------ EXTRACT
‘My Girl’ to ‘Veep’: child star Anna Chlumsky embraces spotlight as an adult

TORONTO – When “My Girl” star Anna Chlumsky quit acting as a teen, it was with a mind to dive into something completely different, political studies, which she expected would lead to a job at the White House one day.

But as an adult, the former child star has returned to acting with new fervour, and now gleefully declares that her two worlds have fortuitously dovetailed with a co-starring role in HBO’s biting political farce “Veep.”

“It was one of those things where you’re like, ‘Oh well, things do kind of like come back in your life, whether or not you realize they will,'” Chlumsky says in a recent phone interview from her home in Brooklyn, N.Y.

“You can pull from anywhere in your life, for most roles, that’s what’s so funny about my job.”

The caustic new series, airing here on HBO Canada, centres on the whirlwind day-to-day life of U.S. Vice-President Selina Meyer, played by Julia Louis-Dreyfus.

She’s a former senator and a rising star in her unspecified party, but her seemingly unlimited potential slams into a brick ceiling when she becomes vice president. Her political ambitions are continually stymied, and she finds the job is little more than a glorified understudy’s position.

A running joke has Meyer repeatedly turning to her executive assistant with the same urgent question: “Did the president call?”
------------
TASKS:
1. Answer these questions from the article about Anna Chlumsky:
(a) Where was Chlumsky speaking from during the phone interview?
(b) Who plays Vice-President Selina Meyer?
(c) What field did Chlumsky intend to pursue after she quit acting?
2. Transcribe the stretch of the Anna Chlumsky article from "The caustic new" through "by Julia Louis-Dreyfus.".
3. Decide whether each statement agrees with the article about Anna Chlumsky. Answer yes or no, and quote the words that settle it.
(a) Chlumsky stopped acting when she was a teenager.
(b) In Canada, "Veep" airs on CBC.
(c) Selina Meyer's political party is identified as the Democratic Party.
The entries below play no part in this.
------ DATA SUPPLIED
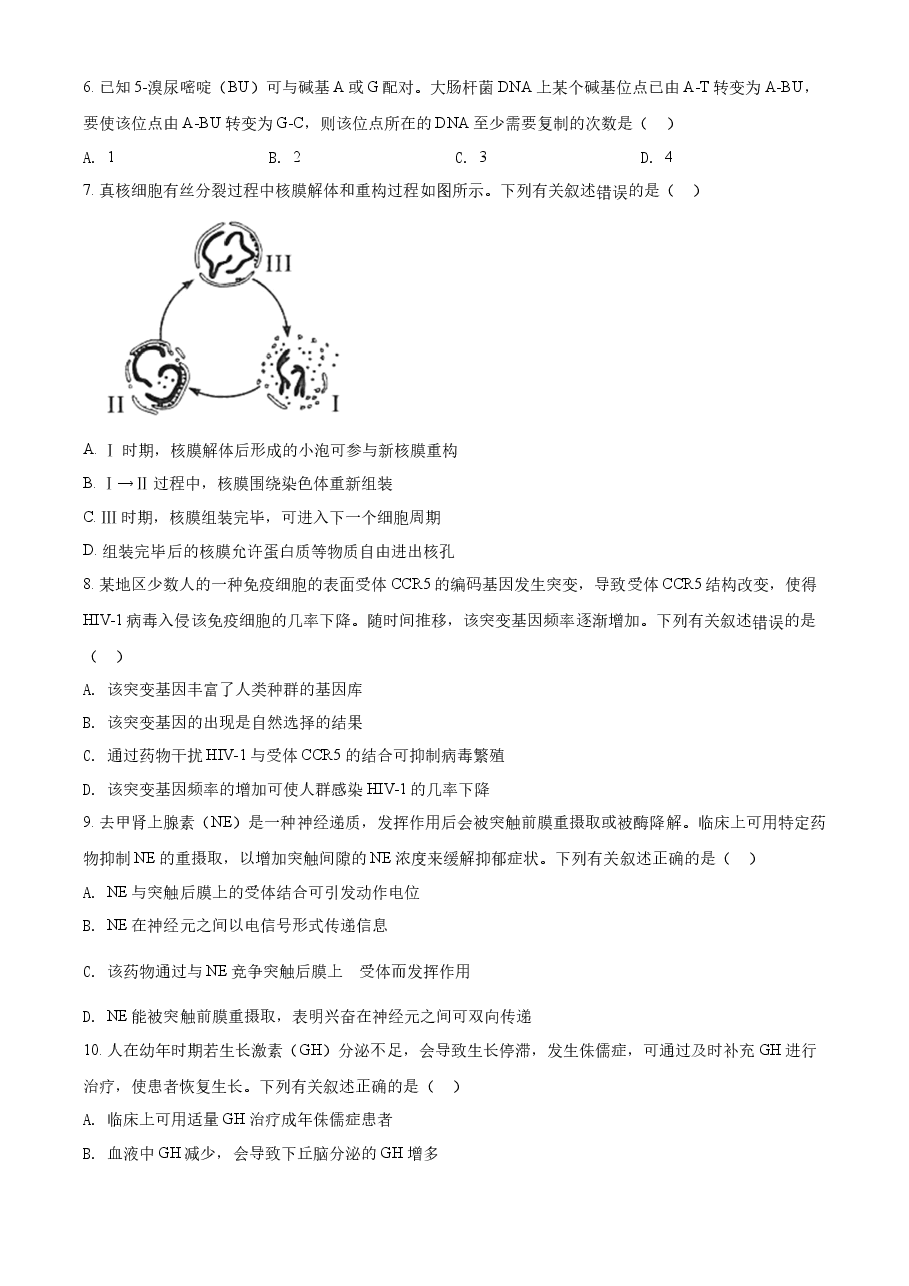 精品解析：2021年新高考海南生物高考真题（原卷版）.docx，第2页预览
------------
------ DATA SUPPLIED
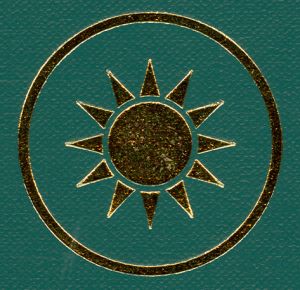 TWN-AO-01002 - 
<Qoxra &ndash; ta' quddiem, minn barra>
------------
ANSWERS TO THIS EXERCISE:
1.
(a) Her home in Brooklyn, N.Y.
(b) Julia Louis-Dreyfus.
(c) Political studies.

2.
The caustic new series, airing here on HBO Canada, centres on the whirlwind day-to-day life of U.S. Vice-President Selina Meyer, played by Julia Louis-Dreyfus.

3.
(a) Yes: "When “My Girl” star Anna Chlumsky quit acting as a teen"
(b) No: "airing here on HBO Canada"
(c) No: "her unspecified party"